> TAREA PENDIENTE
Copia sin ningún cambio todas las líneas del listado que aparece a continuación.

Fragmentos breves de texto descriptivo
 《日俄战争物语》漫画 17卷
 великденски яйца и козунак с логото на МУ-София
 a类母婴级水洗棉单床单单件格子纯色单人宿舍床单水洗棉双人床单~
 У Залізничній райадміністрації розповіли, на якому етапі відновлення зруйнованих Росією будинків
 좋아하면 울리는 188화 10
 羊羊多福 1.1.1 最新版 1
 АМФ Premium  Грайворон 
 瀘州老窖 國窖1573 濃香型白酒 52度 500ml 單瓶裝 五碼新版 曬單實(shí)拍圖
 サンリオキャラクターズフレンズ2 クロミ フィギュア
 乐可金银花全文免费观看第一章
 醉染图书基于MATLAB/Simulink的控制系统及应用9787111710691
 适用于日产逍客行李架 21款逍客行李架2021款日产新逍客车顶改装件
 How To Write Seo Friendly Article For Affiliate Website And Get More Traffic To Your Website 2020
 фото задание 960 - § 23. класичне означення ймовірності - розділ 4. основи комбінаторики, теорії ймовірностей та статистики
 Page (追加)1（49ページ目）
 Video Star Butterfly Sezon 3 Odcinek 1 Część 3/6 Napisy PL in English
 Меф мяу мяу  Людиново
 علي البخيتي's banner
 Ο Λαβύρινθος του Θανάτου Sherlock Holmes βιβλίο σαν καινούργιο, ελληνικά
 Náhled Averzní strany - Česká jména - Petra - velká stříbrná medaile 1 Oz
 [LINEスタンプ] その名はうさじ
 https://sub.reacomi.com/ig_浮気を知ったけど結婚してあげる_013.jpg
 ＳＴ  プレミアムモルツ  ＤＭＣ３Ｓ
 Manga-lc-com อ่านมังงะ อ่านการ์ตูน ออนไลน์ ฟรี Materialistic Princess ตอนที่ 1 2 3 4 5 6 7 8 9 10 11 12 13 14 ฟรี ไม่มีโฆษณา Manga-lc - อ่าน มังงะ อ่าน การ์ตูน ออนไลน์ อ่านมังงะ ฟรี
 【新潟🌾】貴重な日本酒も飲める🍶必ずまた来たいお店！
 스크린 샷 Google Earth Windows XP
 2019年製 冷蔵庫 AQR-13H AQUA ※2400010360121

> RESPUESTA DEL EJERCICIO
 《日俄战争物语》漫画 17卷
 великденски яйца и козунак с логото на МУ-София
 a类母婴级水洗棉单床单单件格子纯色单人宿舍床单水洗棉双人床单~
 У Залізничній райадміністрації розповіли, на якому етапі відновлення зруйнованих Росією будинків
 좋아하면 울리는 188화 10
 羊羊多福 1.1.1 最新版 1
 АМФ Premium  Грайворон 
 瀘州老窖 國窖1573 濃香型白酒 52度 500ml 單瓶裝 五碼新版 曬單實(shí)拍圖
 サンリオキャラクターズフレンズ2 クロミ フィギュア
 乐可金银花全文免费观看第一章
 醉染图书基于MATLAB/Simulink的控制系统及应用9787111710691
 适用于日产逍客行李架 21款逍客行李架2021款日产新逍客车顶改装件
 How To Write Seo Friendly Article For Affiliate Website And Get More Traffic To Your Website 2020
 фото задание 960 - § 23. класичне означення ймовірності - розділ 4. основи комбінаторики, теорії ймовірностей та статистики
 Page (追加)1（49ページ目）
 Video Star Butterfly Sezon 3 Odcinek 1 Część 3/6 Napisy PL in English
 Меф мяу мяу  Людиново
 علي البخيتي's banner
 Ο Λαβύρινθος του Θανάτου Sherlock Holmes βιβλίο σαν καινούργιο, ελληνικά
 Náhled Averzní strany - Česká jména - Petra - velká stříbrná medaile 1 Oz
 [LINEスタンプ] その名はうさじ
 https://sub.reacomi.com/ig_浮気を知ったけど結婚してあげる_013.jpg
 ＳＴ  プレミアムモルツ  ＤＭＣ３Ｓ
 Manga-lc-com อ่านมังงะ อ่านการ์ตูน ออนไลน์ ฟรี Materialistic Princess ตอนที่ 1 2 3 4 5 6 7 8 9 10 11 12 13 14 ฟรี ไม่มีโฆษณา Manga-lc - อ่าน มังงะ อ่าน การ์ตูน ออนไลน์ อ่านมังงะ ฟรี
 【新潟🌾】貴重な日本酒も飲める🍶必ずまた来たいお店！
 스크린 샷 Google Earth Windows XP
 2019年製 冷蔵庫 AQR-13H AQUA ※2400010360121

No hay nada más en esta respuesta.